Please don't put 5,4,3 or 2 p's in 29g had a friend to have 4 rb's in 29g all were death with in 6 months. a 75g would be good for 5 rb's for awhile. cheap food go to a bait shop. i would get some more input on these wonderful fish before you go and buy them. so ask questions.


----------



## Black-Phoenix (Oct 21, 2003)

yeah sorry no 5 Ps







and the chepest feeders are cought your self...buy a $10 minnow trap from walmart and a bag of bread or dog food.....all the feeders you will ever need.


----------



## InIndiana (Nov 6, 2003)

cheapest food is never the best way to go


----------



## MR HARLEY (Aug 12, 2003)

InIndiana said:


> cheapest food is never the best way to go











5p's in a 29 gallon is asking for trouble...

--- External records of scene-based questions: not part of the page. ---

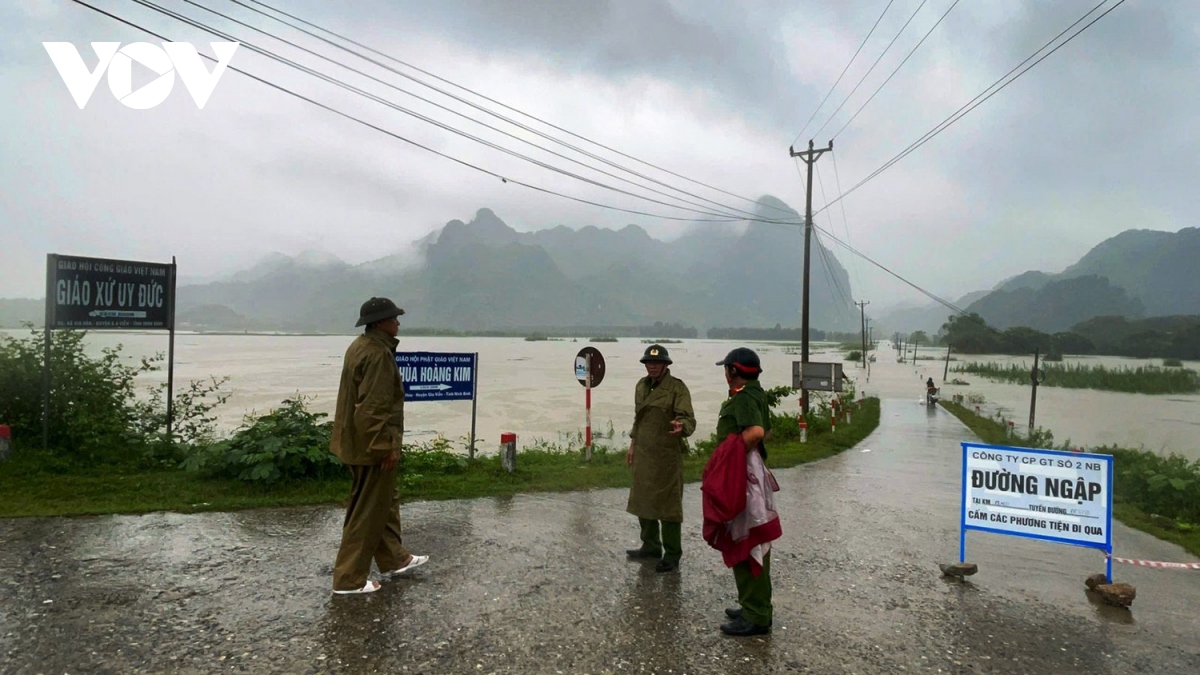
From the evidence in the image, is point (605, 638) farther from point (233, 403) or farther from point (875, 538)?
point (233, 403)

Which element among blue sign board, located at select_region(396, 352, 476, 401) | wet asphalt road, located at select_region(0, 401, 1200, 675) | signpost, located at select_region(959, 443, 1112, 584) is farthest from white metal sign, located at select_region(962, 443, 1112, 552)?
blue sign board, located at select_region(396, 352, 476, 401)

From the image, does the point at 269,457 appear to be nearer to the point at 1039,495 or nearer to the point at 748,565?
the point at 748,565

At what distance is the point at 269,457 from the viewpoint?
712cm

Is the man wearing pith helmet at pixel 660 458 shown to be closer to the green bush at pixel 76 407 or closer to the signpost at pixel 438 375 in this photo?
the signpost at pixel 438 375

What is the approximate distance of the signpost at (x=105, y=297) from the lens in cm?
774

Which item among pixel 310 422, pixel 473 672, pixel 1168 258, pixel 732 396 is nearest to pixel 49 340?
pixel 310 422

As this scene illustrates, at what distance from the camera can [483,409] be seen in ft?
79.0

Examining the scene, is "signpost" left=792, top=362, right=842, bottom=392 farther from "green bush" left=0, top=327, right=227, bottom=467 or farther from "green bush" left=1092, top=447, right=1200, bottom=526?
"green bush" left=0, top=327, right=227, bottom=467

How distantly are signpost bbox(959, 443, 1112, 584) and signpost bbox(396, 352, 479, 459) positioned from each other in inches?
228

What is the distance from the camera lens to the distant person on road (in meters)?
3.78

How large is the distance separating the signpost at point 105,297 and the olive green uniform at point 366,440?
5535 millimetres

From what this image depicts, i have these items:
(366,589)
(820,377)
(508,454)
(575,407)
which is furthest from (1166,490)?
(575,407)

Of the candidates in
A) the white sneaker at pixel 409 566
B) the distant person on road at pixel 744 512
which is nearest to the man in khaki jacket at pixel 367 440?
the white sneaker at pixel 409 566

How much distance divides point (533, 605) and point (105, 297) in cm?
749
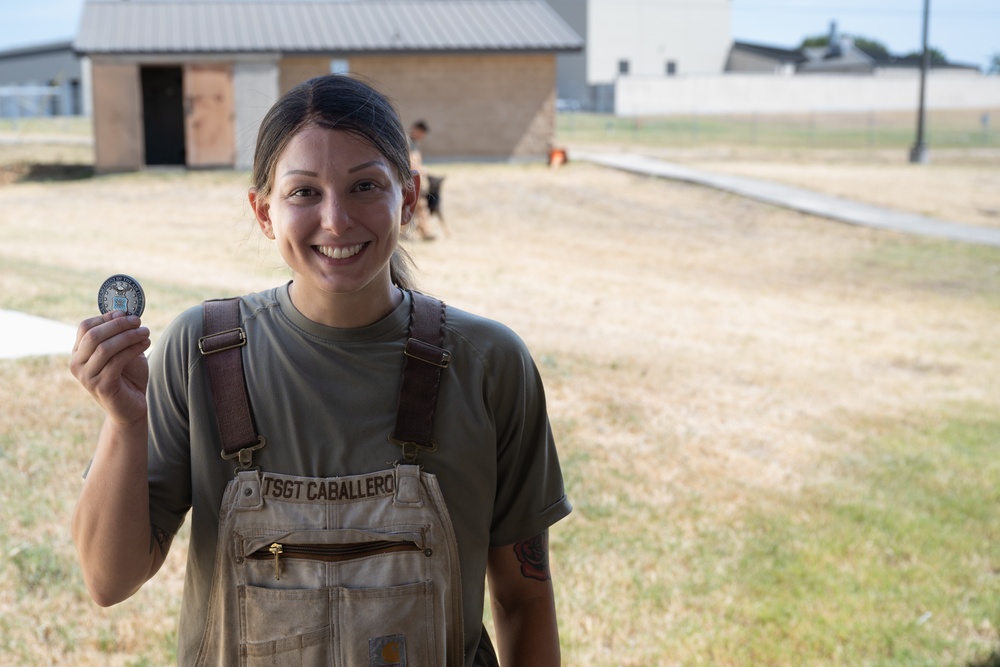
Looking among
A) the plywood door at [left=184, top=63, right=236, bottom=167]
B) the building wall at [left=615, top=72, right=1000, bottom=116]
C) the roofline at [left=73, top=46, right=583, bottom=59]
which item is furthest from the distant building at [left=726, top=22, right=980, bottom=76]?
the plywood door at [left=184, top=63, right=236, bottom=167]

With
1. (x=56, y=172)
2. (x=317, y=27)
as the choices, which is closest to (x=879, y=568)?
(x=56, y=172)

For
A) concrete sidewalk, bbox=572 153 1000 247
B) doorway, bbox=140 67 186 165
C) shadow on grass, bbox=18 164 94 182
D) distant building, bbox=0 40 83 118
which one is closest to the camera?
concrete sidewalk, bbox=572 153 1000 247

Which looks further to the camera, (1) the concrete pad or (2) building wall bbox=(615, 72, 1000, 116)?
(2) building wall bbox=(615, 72, 1000, 116)

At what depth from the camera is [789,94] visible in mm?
64938

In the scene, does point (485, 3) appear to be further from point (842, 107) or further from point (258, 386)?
point (842, 107)

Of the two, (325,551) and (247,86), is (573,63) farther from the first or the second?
(325,551)

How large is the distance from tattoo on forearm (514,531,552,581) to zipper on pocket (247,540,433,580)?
326mm

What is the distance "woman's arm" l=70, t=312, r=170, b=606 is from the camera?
1.65m

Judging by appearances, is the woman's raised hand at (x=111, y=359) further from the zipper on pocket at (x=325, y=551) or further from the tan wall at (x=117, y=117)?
the tan wall at (x=117, y=117)

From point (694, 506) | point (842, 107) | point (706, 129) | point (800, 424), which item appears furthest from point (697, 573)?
Result: point (842, 107)

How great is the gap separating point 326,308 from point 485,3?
30.6 meters

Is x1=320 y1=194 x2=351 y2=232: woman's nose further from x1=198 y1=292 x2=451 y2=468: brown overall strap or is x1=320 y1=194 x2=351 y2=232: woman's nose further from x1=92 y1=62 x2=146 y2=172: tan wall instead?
x1=92 y1=62 x2=146 y2=172: tan wall

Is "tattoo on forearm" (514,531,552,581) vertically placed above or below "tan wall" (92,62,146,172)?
below

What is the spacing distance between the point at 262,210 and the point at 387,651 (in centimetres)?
84
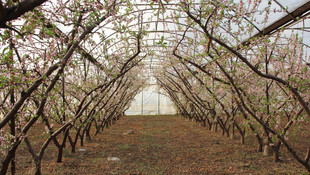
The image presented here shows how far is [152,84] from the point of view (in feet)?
94.0

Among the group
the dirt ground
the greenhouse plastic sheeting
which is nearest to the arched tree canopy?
the dirt ground

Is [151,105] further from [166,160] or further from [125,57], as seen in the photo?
[166,160]

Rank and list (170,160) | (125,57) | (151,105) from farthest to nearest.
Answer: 1. (151,105)
2. (125,57)
3. (170,160)

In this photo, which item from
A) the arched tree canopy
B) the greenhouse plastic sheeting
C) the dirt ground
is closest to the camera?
the arched tree canopy

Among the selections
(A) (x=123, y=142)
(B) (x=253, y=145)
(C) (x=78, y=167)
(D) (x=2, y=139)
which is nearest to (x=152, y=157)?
(C) (x=78, y=167)

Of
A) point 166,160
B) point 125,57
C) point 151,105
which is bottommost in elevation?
point 166,160

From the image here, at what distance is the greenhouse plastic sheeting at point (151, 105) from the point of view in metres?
27.9

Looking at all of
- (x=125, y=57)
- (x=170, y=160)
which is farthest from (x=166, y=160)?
(x=125, y=57)

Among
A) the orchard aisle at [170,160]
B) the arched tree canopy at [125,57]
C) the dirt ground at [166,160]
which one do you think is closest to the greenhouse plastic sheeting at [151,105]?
the arched tree canopy at [125,57]

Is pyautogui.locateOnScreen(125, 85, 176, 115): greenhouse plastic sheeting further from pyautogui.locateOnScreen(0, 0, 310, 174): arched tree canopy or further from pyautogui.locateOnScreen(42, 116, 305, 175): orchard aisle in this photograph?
pyautogui.locateOnScreen(42, 116, 305, 175): orchard aisle

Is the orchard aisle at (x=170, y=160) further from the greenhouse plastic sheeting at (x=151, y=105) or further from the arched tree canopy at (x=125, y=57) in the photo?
the greenhouse plastic sheeting at (x=151, y=105)

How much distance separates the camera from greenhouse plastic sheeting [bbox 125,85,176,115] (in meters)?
27.9

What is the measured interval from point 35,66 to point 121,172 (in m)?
3.14

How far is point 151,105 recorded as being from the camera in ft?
92.6
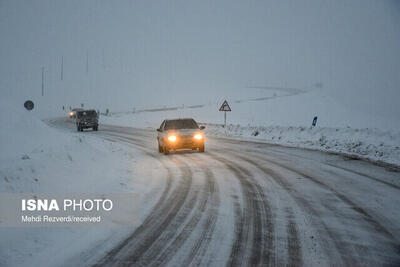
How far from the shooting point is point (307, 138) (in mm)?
18719

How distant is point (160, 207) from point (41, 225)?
1.98m

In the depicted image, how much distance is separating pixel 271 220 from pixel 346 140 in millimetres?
12065

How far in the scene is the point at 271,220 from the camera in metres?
5.34

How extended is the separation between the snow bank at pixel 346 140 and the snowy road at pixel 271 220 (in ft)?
11.4

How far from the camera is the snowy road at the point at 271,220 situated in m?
3.99

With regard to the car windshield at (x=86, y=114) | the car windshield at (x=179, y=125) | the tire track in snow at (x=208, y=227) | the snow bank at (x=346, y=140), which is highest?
the car windshield at (x=86, y=114)

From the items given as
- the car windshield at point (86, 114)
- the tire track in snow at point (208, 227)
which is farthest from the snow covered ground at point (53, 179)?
the car windshield at point (86, 114)

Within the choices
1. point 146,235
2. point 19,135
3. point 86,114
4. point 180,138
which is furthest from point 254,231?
point 86,114

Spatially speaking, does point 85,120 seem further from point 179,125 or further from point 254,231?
point 254,231

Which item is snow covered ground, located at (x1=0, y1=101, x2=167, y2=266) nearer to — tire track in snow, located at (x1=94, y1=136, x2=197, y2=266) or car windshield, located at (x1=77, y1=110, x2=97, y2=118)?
tire track in snow, located at (x1=94, y1=136, x2=197, y2=266)

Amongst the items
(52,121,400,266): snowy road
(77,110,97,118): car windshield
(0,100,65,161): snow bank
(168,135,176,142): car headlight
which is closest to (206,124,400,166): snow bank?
(52,121,400,266): snowy road

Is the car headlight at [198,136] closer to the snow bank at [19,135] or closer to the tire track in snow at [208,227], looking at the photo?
the snow bank at [19,135]

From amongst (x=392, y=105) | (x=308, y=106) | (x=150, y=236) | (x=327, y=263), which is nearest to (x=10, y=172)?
(x=150, y=236)

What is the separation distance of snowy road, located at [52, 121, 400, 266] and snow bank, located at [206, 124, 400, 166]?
346 cm
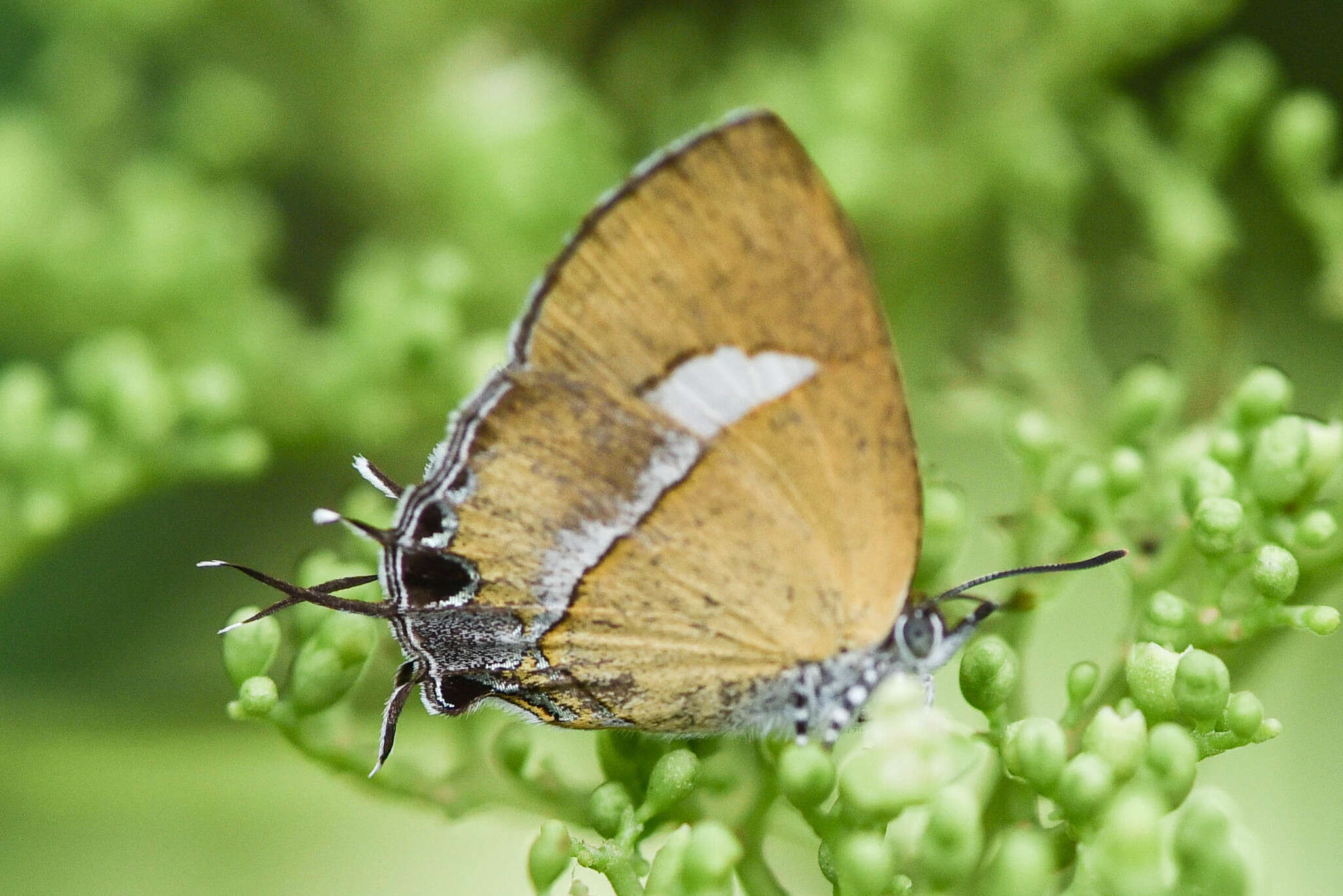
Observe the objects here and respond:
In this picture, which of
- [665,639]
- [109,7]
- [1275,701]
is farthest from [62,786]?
[1275,701]

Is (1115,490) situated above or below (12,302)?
below

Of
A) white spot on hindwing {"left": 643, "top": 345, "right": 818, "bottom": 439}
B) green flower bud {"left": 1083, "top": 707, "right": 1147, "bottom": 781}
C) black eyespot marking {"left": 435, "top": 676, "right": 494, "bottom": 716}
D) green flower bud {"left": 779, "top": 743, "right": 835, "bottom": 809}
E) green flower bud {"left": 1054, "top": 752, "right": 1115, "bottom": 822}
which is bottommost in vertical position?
green flower bud {"left": 1083, "top": 707, "right": 1147, "bottom": 781}

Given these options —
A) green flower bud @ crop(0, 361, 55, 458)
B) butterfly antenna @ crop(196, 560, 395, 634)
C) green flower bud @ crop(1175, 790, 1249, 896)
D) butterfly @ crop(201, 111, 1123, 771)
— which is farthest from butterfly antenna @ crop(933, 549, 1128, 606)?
green flower bud @ crop(0, 361, 55, 458)

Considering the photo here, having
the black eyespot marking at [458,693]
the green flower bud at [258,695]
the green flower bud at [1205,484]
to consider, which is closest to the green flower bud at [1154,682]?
the green flower bud at [1205,484]

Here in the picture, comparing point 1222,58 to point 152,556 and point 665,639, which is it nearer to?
point 665,639

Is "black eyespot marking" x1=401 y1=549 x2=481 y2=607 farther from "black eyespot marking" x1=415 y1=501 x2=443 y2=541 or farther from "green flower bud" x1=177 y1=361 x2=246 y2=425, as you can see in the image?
"green flower bud" x1=177 y1=361 x2=246 y2=425

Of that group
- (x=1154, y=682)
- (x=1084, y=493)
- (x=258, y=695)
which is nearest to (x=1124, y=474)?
(x=1084, y=493)
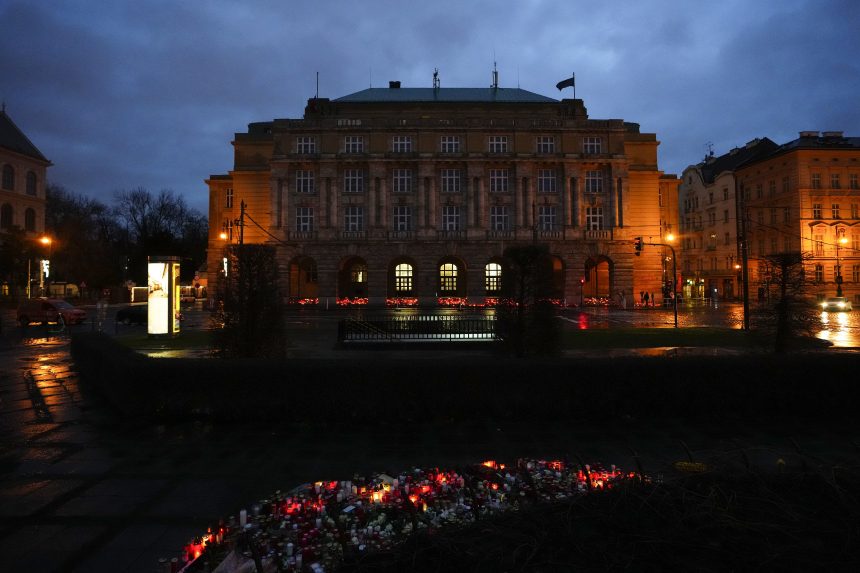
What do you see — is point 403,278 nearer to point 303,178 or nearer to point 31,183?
point 303,178

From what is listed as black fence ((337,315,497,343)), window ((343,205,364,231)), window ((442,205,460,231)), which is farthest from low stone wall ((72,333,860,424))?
window ((343,205,364,231))

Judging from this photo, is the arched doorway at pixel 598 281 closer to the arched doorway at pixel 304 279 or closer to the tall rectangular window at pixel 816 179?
the tall rectangular window at pixel 816 179

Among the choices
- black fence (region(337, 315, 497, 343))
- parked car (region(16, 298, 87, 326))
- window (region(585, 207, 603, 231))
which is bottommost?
black fence (region(337, 315, 497, 343))

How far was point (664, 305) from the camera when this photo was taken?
51.7m

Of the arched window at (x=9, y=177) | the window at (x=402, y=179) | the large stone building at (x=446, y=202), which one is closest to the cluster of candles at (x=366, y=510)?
the large stone building at (x=446, y=202)

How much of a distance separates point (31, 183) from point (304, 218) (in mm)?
46843

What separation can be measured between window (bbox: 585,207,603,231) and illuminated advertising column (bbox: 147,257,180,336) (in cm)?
4413

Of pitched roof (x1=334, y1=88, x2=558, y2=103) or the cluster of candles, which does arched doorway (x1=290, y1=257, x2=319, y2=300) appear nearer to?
pitched roof (x1=334, y1=88, x2=558, y2=103)

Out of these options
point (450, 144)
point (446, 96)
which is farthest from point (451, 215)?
point (446, 96)

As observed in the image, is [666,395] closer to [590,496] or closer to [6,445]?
[590,496]

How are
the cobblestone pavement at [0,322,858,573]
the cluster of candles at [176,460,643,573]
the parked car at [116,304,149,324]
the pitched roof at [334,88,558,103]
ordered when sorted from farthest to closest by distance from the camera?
the pitched roof at [334,88,558,103] < the parked car at [116,304,149,324] < the cobblestone pavement at [0,322,858,573] < the cluster of candles at [176,460,643,573]

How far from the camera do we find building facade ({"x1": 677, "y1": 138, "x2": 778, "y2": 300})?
218 ft

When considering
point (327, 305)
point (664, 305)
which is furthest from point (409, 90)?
point (664, 305)

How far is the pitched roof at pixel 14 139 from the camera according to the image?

Try upgradeing to something bigger like a 75 or bigger .preferably bigger...
Good luck


----------



## vlahos (Sep 7, 2003)

a single irritan in a 29 may work...as for five pygos you'll need a 75-90g tank.


----------



## JeFFLo (Aug 29, 2003)

cheapest live food is feeder 10 cents each


----------



## oscar man (Aug 25, 2003)

do not put 5 piranhas in a 29g. maybe a gold spilo but i would trade it for a 30g cause you will gain an extra 6 inches in length which you will neeed for p's. look around for goood deals in your local area or at the local fish store and get a larger tank. if you want to get like 5 piranhas then i would get a minimum of a 75g but a 90g or 125g would be a lot better.


----------



## 14_blast (Oct 6, 2003)

> JeFFLo Posted on Nov 19 2003, 08:20 PM cheapest live food is feeder 10 cents each


I concur. If you want to spend a little more, say $1, you can get an ounce of live brine or an ounce of live tubifex worms.


----------